Elle me jette un regard suspicieux et se lève pour enlever son manteau. Elle porte une robe rouge archi-courte. Assortie au sac qu'elle a laissé tomber par terre .

« Tu sors ? Tu as rendez- vous avec un garçon ? »

Elle hausse les épaules , se dirige vers la fenêtre et contemple le jardin. En dessinant du bout du doigt un cercle sur la vitre, elle suggère :

« Peut- être que tu devrais essayer de croire en Dieu.

- Moi ?

- Ben oui. Nous tous, d'ailleurs. Tout le genre humain.

- Non je ne crois pas. À mon avis, il doit être mort. »

Elle se retourne vers moi. Son visage est pâle, couleur hiver. Derrière son épaule, un avion trace sa voie sur l'horizon en clignotant.

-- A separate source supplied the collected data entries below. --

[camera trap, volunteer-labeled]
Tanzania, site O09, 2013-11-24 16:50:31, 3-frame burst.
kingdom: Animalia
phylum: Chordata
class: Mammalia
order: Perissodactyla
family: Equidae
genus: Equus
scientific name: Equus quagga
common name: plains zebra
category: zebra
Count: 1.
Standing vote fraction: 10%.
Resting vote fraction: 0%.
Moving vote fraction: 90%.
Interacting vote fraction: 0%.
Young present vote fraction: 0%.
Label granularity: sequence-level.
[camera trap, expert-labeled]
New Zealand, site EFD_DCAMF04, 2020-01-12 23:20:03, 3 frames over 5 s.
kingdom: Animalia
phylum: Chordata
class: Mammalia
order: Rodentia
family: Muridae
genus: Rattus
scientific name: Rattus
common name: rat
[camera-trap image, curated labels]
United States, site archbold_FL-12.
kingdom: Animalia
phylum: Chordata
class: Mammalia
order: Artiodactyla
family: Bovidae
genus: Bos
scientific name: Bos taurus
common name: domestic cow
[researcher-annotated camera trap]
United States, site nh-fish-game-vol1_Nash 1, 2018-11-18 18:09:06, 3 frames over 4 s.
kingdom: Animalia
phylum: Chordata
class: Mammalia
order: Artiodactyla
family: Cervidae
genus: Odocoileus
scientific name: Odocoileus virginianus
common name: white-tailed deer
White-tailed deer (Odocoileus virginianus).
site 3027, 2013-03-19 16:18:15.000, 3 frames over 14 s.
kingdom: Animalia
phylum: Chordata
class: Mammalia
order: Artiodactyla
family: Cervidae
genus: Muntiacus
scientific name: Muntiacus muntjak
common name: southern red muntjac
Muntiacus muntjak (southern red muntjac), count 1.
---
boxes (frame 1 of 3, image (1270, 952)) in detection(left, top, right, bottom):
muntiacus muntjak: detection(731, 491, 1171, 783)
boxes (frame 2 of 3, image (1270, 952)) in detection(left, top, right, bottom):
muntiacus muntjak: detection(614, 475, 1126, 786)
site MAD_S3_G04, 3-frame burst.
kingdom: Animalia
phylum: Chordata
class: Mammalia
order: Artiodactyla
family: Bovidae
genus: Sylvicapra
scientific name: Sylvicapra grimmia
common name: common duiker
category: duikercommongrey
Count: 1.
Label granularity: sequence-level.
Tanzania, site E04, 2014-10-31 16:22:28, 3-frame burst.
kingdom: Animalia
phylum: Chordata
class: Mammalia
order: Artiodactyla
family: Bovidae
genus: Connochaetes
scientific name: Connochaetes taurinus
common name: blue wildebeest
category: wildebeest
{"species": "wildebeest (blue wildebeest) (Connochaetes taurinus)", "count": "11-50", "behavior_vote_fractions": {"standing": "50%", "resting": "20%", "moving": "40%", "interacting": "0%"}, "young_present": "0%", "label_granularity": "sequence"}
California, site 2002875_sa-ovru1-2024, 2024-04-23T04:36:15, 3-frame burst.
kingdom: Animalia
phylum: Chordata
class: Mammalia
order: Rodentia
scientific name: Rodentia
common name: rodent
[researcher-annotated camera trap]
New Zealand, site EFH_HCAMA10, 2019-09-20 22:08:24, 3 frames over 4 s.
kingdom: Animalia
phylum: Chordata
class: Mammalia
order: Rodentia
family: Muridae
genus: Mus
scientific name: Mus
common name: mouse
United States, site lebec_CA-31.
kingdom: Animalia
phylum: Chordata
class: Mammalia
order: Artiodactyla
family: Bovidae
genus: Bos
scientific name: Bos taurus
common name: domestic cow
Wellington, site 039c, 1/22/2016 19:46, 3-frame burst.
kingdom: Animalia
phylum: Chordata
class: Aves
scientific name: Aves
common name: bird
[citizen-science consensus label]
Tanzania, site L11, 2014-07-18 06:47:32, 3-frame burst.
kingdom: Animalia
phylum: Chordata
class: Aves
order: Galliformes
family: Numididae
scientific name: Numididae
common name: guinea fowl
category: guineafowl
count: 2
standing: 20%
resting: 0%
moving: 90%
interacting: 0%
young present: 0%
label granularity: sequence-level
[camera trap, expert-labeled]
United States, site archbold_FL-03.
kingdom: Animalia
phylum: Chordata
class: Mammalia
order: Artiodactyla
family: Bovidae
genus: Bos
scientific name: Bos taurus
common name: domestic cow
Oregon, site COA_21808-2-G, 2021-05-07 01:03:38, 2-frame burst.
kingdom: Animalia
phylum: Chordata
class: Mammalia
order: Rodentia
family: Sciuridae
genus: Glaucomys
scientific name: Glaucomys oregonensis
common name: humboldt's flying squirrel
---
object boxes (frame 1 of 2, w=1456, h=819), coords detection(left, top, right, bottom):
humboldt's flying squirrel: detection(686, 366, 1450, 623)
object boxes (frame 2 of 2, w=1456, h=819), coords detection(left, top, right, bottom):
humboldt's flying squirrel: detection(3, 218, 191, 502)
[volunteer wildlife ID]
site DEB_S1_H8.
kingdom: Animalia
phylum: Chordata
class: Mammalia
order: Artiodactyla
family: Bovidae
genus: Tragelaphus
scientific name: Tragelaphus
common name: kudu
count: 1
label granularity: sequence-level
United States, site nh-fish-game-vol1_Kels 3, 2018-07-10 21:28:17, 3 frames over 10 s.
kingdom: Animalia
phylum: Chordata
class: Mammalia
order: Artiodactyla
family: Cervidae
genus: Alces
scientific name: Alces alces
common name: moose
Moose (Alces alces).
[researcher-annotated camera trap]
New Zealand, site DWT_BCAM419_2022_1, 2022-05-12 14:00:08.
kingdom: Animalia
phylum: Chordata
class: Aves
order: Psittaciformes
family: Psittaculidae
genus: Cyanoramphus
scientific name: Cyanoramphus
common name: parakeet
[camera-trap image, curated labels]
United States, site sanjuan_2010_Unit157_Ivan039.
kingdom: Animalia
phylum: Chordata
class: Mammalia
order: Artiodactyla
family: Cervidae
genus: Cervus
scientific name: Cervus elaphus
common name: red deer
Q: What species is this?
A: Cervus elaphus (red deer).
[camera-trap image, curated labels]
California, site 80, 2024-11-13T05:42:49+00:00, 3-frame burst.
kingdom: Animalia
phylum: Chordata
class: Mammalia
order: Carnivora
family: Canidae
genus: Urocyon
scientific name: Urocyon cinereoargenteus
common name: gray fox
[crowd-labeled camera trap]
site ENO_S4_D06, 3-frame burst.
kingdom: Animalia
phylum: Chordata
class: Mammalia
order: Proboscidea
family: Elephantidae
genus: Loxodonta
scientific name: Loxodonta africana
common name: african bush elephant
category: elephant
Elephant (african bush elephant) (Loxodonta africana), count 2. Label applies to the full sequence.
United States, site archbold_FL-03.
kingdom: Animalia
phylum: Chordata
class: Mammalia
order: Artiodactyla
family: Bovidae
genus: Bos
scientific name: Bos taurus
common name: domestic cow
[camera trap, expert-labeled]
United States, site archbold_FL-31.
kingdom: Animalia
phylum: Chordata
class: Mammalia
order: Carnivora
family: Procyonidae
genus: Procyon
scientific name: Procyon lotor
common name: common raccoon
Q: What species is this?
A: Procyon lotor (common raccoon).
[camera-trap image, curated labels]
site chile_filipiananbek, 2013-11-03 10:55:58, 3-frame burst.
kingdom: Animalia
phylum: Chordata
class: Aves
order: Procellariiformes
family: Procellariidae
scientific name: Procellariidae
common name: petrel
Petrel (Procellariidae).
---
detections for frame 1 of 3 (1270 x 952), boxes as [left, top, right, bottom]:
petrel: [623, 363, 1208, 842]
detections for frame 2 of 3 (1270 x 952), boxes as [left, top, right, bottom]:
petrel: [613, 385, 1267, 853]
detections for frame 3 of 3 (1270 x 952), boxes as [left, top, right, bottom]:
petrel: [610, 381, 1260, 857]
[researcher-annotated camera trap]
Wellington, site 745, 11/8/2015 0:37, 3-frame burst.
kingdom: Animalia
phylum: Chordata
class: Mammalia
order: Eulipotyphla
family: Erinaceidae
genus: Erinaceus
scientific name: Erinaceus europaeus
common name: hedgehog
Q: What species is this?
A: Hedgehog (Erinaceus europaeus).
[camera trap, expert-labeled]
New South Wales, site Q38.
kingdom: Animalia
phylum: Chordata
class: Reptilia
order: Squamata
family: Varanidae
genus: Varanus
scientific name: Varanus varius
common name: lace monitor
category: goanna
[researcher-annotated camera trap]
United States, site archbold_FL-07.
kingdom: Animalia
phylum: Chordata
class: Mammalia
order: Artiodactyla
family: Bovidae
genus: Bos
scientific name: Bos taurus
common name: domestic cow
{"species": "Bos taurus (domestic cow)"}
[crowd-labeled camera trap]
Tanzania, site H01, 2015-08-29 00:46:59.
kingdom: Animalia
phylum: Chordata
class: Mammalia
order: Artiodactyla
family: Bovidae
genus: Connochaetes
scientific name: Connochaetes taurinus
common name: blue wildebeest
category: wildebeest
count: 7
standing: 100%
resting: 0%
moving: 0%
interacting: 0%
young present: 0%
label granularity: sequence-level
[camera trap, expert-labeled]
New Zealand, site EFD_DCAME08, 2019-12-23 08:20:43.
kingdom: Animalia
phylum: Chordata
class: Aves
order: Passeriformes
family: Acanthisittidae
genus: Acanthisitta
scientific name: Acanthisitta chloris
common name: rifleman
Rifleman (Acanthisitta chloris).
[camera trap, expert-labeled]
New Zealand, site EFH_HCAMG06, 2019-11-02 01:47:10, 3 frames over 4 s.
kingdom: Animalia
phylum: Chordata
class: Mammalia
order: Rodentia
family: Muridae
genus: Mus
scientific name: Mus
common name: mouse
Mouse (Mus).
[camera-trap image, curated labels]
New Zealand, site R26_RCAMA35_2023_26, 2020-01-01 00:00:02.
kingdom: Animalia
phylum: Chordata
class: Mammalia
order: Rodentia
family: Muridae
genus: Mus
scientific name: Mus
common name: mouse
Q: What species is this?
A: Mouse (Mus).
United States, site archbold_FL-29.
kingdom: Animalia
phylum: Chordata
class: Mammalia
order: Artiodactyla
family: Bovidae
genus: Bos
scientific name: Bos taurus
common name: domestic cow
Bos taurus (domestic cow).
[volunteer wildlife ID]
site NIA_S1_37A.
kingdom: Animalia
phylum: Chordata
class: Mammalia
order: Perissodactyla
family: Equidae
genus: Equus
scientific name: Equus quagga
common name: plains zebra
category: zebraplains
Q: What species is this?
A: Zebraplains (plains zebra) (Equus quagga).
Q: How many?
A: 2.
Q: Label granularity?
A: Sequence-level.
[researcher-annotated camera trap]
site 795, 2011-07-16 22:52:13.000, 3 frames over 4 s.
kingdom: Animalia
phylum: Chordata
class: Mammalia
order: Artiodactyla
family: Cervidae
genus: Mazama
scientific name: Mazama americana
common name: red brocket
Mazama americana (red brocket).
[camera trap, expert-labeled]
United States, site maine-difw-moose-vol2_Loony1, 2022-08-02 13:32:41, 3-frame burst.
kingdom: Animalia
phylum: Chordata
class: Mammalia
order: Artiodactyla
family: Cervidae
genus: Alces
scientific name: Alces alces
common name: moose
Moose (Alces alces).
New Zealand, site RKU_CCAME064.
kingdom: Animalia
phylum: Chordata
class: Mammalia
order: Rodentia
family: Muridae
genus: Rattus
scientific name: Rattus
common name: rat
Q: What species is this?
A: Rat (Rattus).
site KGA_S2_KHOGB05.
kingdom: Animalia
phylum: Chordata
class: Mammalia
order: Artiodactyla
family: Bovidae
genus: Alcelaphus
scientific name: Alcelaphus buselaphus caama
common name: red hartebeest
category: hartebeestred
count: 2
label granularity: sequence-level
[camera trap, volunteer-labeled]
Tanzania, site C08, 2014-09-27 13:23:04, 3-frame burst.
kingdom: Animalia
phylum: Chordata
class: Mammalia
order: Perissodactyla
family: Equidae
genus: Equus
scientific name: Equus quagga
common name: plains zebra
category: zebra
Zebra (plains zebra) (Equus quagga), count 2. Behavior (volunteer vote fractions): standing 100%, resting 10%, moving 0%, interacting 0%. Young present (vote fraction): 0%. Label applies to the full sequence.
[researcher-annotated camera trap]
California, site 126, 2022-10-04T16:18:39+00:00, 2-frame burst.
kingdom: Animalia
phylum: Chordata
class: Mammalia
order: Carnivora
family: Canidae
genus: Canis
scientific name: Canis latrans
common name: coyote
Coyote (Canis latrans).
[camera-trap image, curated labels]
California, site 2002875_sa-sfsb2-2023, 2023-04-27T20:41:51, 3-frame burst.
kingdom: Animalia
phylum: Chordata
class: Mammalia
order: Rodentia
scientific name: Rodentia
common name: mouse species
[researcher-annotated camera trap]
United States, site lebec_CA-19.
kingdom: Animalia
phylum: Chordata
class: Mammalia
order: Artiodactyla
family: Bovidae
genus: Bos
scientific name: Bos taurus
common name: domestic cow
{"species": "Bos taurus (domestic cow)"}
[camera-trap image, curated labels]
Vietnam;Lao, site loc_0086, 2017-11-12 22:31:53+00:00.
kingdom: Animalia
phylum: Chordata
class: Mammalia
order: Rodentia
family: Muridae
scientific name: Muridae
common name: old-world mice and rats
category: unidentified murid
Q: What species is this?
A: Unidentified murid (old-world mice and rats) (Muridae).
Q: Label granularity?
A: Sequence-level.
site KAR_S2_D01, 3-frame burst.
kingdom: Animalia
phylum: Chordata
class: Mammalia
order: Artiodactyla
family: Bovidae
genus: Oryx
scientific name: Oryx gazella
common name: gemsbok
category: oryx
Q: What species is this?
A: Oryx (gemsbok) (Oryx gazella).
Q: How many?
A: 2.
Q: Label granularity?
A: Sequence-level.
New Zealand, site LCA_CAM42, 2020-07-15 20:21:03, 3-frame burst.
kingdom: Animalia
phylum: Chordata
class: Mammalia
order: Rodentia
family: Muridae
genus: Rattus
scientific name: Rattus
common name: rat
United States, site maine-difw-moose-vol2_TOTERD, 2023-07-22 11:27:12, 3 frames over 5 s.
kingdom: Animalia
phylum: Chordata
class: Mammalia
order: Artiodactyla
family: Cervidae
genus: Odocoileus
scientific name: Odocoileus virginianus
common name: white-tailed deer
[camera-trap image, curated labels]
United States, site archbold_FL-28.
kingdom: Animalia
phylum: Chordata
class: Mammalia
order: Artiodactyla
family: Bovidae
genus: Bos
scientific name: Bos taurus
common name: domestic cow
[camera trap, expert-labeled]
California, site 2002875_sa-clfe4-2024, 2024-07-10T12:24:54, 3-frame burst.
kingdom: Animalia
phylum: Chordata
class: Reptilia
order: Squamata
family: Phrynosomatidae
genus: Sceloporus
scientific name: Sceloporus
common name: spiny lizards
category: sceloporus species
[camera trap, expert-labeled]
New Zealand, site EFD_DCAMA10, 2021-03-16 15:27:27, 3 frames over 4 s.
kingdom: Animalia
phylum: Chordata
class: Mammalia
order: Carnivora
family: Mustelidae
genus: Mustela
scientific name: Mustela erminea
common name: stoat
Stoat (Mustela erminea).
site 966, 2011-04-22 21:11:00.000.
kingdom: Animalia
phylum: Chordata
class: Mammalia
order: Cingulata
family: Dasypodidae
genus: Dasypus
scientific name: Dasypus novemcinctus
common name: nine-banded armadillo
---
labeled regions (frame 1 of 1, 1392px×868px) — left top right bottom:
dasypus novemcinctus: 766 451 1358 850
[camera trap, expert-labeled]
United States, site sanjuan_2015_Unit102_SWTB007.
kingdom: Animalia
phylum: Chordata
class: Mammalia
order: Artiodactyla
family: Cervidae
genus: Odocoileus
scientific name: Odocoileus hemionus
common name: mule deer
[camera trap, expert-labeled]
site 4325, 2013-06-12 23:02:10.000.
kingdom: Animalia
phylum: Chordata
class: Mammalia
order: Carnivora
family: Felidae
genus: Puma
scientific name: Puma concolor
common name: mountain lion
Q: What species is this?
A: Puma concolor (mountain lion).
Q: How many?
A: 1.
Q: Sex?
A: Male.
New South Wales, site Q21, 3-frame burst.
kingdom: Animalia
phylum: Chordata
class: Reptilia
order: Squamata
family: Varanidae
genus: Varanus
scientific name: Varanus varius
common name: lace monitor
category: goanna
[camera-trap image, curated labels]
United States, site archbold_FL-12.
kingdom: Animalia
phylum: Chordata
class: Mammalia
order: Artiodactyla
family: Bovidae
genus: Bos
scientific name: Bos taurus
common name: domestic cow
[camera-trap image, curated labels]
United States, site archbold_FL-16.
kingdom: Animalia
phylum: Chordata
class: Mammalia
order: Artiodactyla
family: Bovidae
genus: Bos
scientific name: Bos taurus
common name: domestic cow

« Qu'est-ce que tu as écrit sur le mur ? » demande-t-elle.

Je ne sais pas pourquoi, mais je la laisse lire. Parce que j'ai envie qu'il se passe quelque chose, sans doute. C'est à l'encre noire. Sous le regard de Zoey, les mots se tortillent comme des araignées. Elle lit et relit. Je hais la pitié qu'elle doit ressentir pour moi.

« Ce n'est pas vraiment Disneyland, ton plan, commente-t-elle d'une voix toute douce.

- Je n'ai jamais dit ça, non plus.

- J'avais cru comprendre que l'idée était générale.

- Eh bien, ça ne l'est pas.

- À mon avis ton père s'attend plus à ce que tu demande un poney qu'un Jules. »

C'est surprenant, le bruit de notre fou rire. Ça fait mal, et pourtant j'adore. Rire avec Zoey est décidément un de mes passe-temps favoris, parce que je sais que les mêmes images dingues nous traverse l'esprit au même moment.

« En fait, ce serait un haras qu'il te faudrait » , dit-elle, et ça suffit pour nous rendre toutes les deux hystériques.

« Tu pleures ? » demande Zoey.

Je ne suis pas sûre. Je crois oui. Je gémis comme ces femmes qu'on voit à la télé, dont toute la famille a été anéantie. Je gémis comme un animal qui ronge son propre pied. Mes doigts qui ne sont plus que les os, ma peau pratiquement transparente. Les cellules que je sens se multiplier dans mon poumon gauche, où elles s'empillent, telles des cendres remplissant lentement un vase. Je ne pourrai bientôt plus respirer.

« Ce n'est pas grave que tu aies peur, dit Zoey.

-Si c'est grave.

-Je t'assure que non. Éprouver quelque chose est toujours bien. Quoi sue ce soit.

-Imagine deux minutes ce que c'est, Zoey, d'être perpétuellement terrifiée.

-J'imagine, oui. »

Non, elle ne peut pas. Comment pourrait-elle, alors qu'elle a toute la vie devant elle ? Je me camoufle de nouveau sous mon chapeau, juste quelques secondes, parce que ça va me manquer de ne plus pouvoir respirer. Et parler. Regarder par la fenêtre. Les gâteaux vont me manquer. Et les poissons, j'aime les poissons. J'aime la façon dont leur petite bouche s'ouvre et se referme indéfiniment.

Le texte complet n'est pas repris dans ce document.